Such data are not readily available for Chester. But Ewall said he has spoken with many residents who struggle with asthma, and Strand agrees that health is a concern for residents near waste facilities.

Waffenschmidt, however, points to Covanta's compliance with state regulations, and cited other studies suggesting that well-regulated facilities do not cause public health problems.

Studies "talk past each other because they're trying to prove different matters," said Michael Churchill, a lawyer with the Public Interest Law Center of Philadelphia, which helped Chester activists take an environmental justice case to the U.S. Supreme Court in the 1990s. That case was dismissed by the Supreme Court after the solid waste company they had sued withdrew its application for a permit.

Still, cities such as Chester that already have air quality issues should beware of small changes, Churchill said.

Those closest to the facilities - neighborhood residents - have been largely on the sidelines of the debate. When Rasheeda Jones moved her family to Thurlow Street last year, she did not even notice the incinerator complex beyond the fences and trees at the end of her street.
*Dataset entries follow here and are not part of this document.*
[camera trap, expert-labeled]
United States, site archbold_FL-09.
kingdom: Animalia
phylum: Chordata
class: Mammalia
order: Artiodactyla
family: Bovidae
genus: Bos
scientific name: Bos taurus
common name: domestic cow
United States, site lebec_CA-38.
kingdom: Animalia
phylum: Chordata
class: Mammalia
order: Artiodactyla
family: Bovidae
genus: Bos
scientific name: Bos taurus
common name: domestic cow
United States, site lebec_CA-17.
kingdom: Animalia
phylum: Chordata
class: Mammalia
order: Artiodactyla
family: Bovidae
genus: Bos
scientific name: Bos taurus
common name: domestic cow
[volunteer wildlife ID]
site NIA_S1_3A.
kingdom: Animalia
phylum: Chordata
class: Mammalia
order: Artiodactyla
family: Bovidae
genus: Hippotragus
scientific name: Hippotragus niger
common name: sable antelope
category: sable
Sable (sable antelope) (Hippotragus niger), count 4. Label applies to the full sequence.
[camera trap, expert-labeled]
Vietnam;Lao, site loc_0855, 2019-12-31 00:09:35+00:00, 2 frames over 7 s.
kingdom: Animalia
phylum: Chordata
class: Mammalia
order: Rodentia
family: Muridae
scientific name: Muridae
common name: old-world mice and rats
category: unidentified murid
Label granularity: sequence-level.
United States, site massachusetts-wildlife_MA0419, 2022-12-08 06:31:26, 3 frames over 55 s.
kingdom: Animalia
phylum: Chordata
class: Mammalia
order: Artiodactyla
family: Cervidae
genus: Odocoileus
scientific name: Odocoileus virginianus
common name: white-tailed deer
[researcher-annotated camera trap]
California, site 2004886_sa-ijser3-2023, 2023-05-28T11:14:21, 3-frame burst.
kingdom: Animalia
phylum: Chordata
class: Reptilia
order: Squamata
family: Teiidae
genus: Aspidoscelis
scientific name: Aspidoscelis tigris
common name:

"I didn't even look over there," Jones said.

She also did not know the history of her street, which years ago was part of the trucks' route to nearby facilities until Strand's group pushed them to find another route.

Jones does notice smells and noise, but she was not aware of health risks until environmental activists came knocking on her door this summer.

A few doors down, Carlotta Goldsmith said Thurlow Street may be near an incinerator, but it feels safer than other parts of Chester. She has lived on the same block for 13 years, and plans to stay.

"You deal with what you got to deal with," she said, "unless you can afford to move into a neighborhood where you don't have to deal with it."